Comparing the LSTM with attention and RCNN models, the results have not been significantly improved with the growth of the sequence. We can think that CNN has a significant effect in the feature capture of this task. Our model is also based on CNN and RNN models and has achieved the best performance in text sequences of different lengths. Compared with RCNN, our model adds a self-information compensation mechanism to compensate for the information loss in the max pooling layer. From the results, it can be seen that this mechanism can indeed improve the performance of the model in this task.
From Table 3, we can find that when the text sequence length is set to 256, compared with the result of the sequence length of 128, except for the CNN model, the performance of other models has a small drop, while the CNN model has a sequence length of 512 in the result, and the performance is also slightly reduced. Only RCNN performance has been increasing steadily, but comparing the results of sequence lengths of 128 and 256, we can find that for sequences within this length range, the model only improves by 0.0003, which is still very small.
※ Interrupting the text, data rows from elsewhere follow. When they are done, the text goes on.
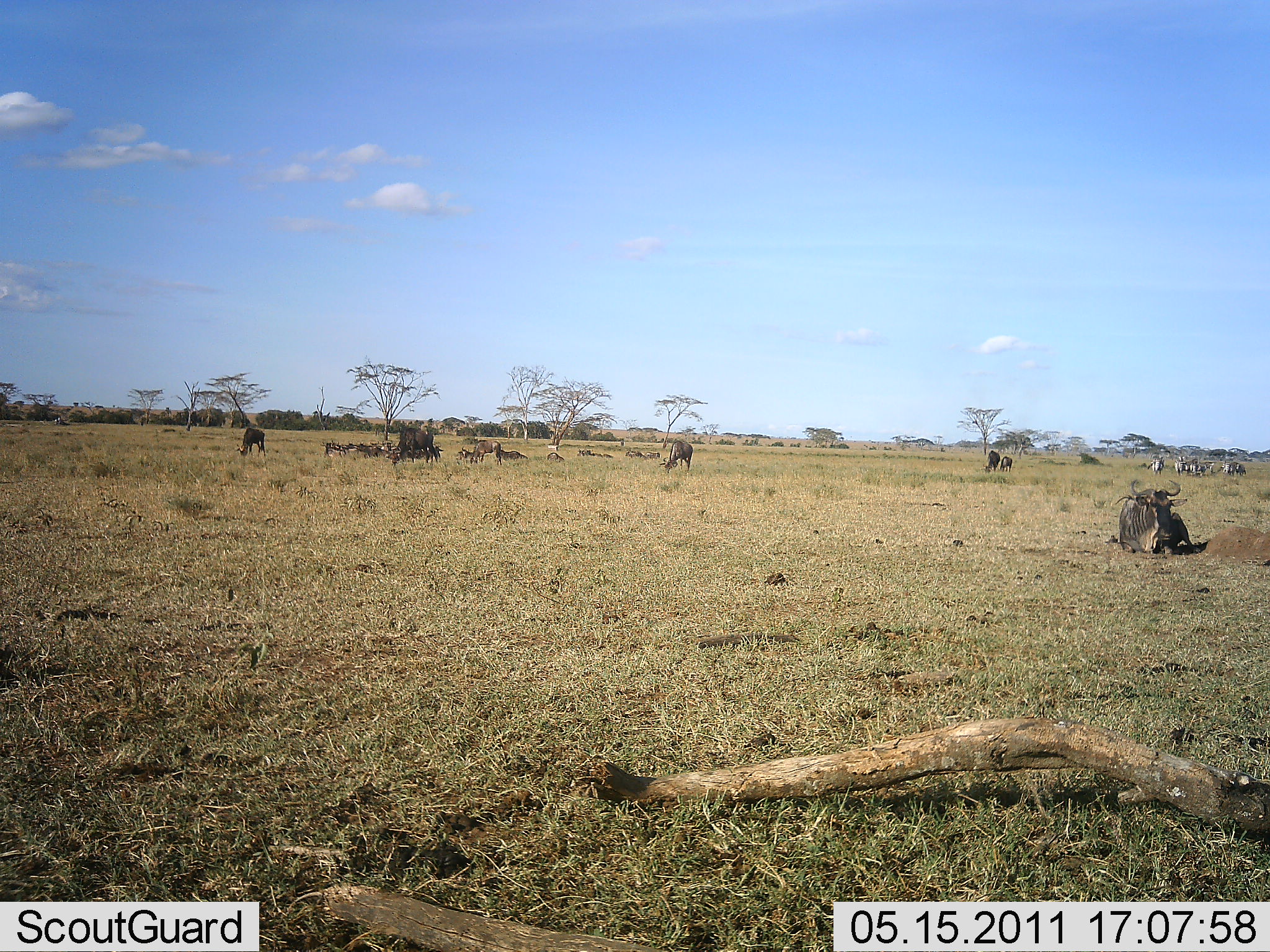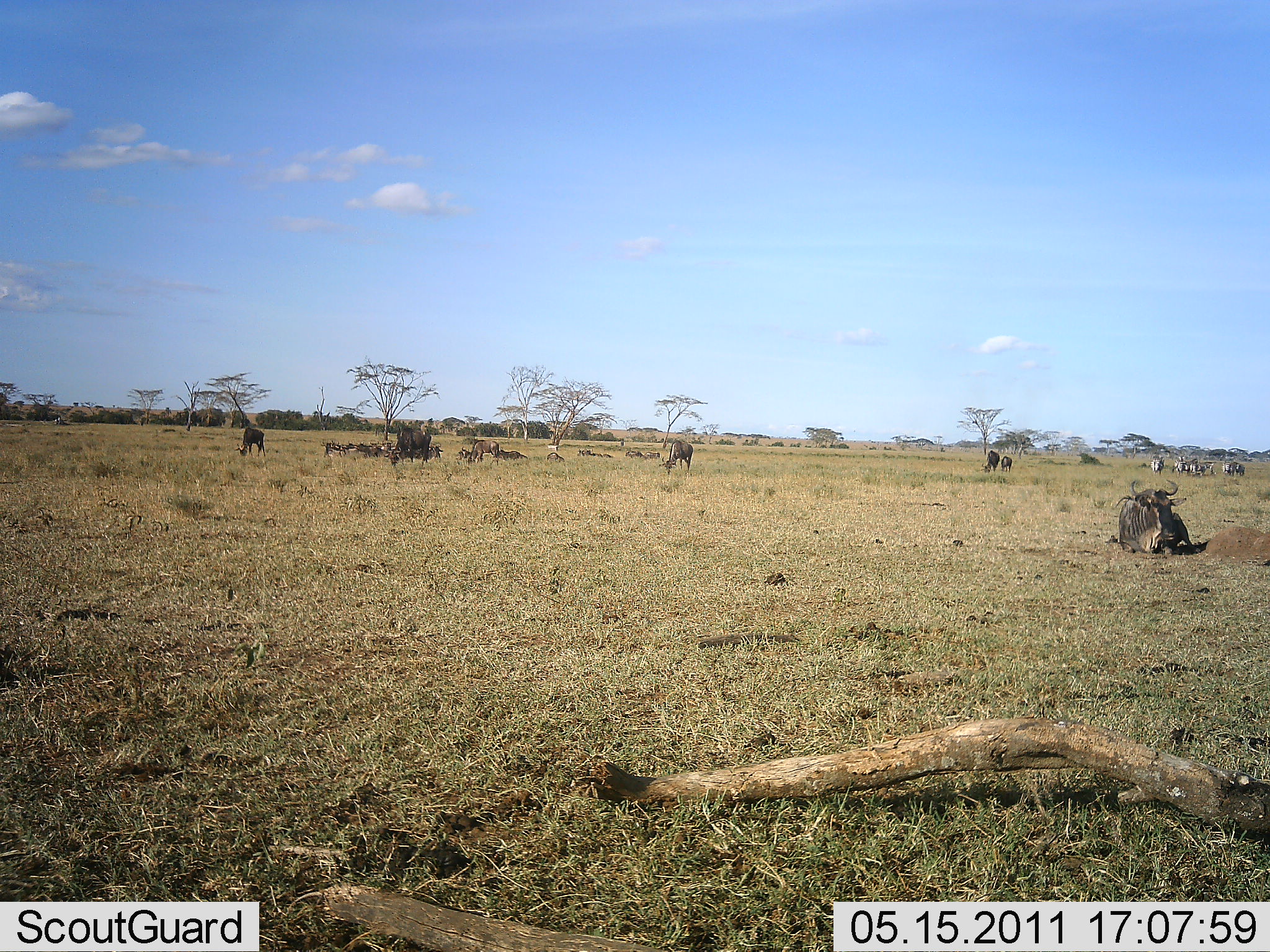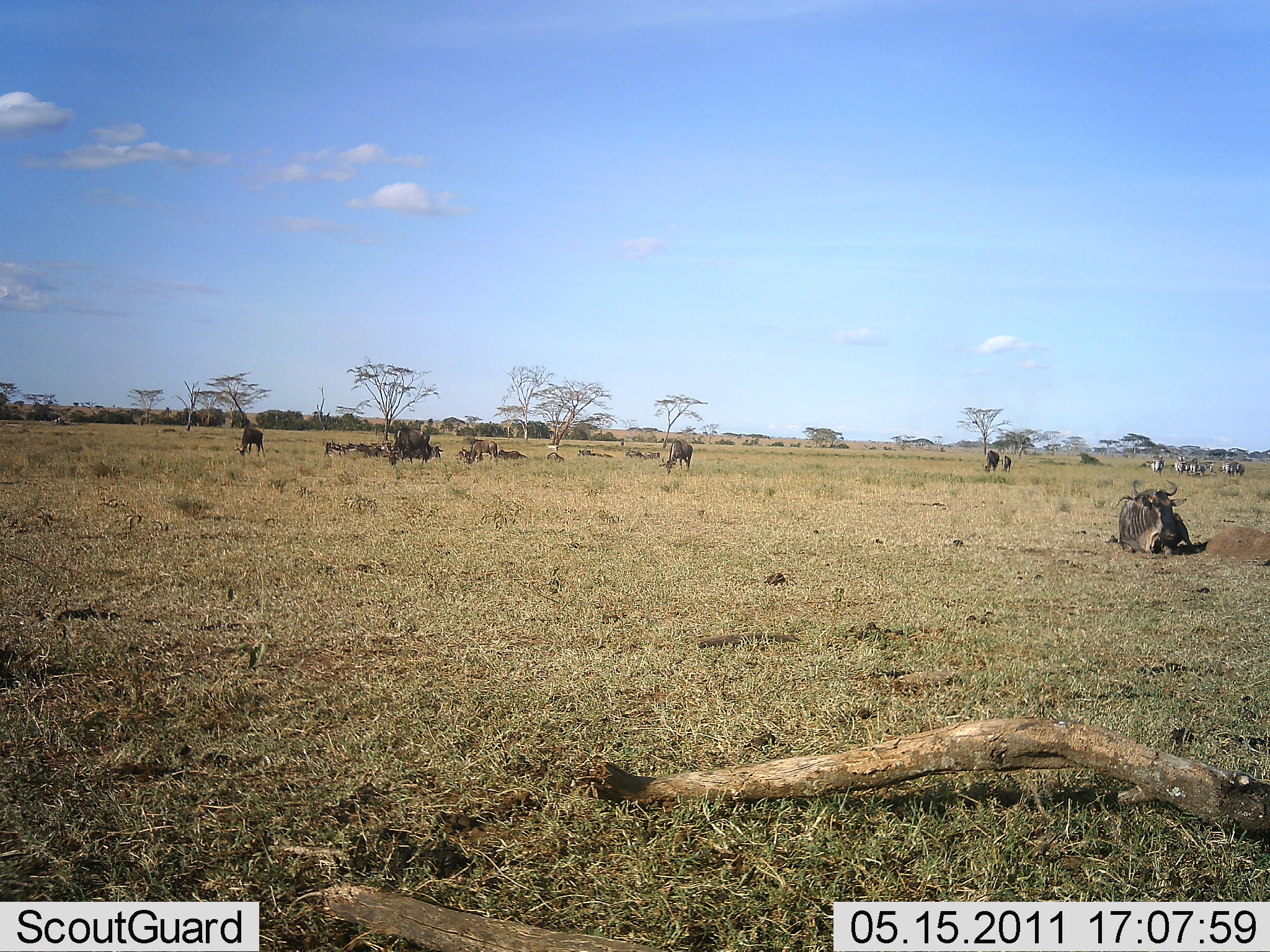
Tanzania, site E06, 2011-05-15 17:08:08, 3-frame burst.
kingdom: Animalia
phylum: Chordata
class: Mammalia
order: Artiodactyla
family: Bovidae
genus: Connochaetes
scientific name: Connochaetes taurinus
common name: blue wildebeest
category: wildebeest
Wildebeest (blue wildebeest) (Connochaetes taurinus), count 11-50. Behavior (volunteer vote fractions): standing 35%, resting 82%, moving 6%, interacting 6%. Young present (vote fraction): 0%. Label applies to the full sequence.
We guess that there may be less distribution of logical anomaly information between the sequence length 128 and 256, so that the effective information encoded by the model in the early stage is affected by other useless information within this length range. The CNN-based model has a certain degree of anti-interference ability against such a situation, but the impact is still not avoided. When the text sequence length is 512, the result is reduced, which may be a delayed performance. This situation can be explained as that when the text sequence is too long, if sufficient features cannot be provided, then local features are more important than global features.
In Table 4, we set up a model in which the parameters of the embedding layer are randomly initialized for self-comparison. The result shows that using the pretrained word embedding matrix can improve the performance of the model. Compared with other models, our model still performs better than the single model even if it uses the word embedding matrix with random initialization parameters.
6. Conclusions
The hybrid model based on CNN and RNN can provide complementary information. Compared with the single CNN and RNN model, the hybrid model can achieve better performance in the task of machine-generated text detection. A time series model with a gating system can encode a long sequence of text, but the encoded information is not a single content. It is necessary to extract the required feature maps according to a specific task to avoid being covered by other useless information. Except for the most obvious features, not all other features are useless information. Therefore, we apply the self-information compensation mechanism to the model to compensate for the information lost when extracting the features. The results show that the mechanism does perform better than the baseline [34].
Data Availability
The original dataset can be found at https://github.com/Toyhom/Chinese-medical-dialogue-data.
Conflicts of Interest
The authors declare that they have no conflicts of interest.
Acknowledgments
This work was supported in part by the Sichuan Science and Technology Program (Project nos. 2020YFG0168 and 2019YFG0189) and in part by the Research Innovation Team Fund from the Department of Education (Award No. 18TD0026), Sichuan Province.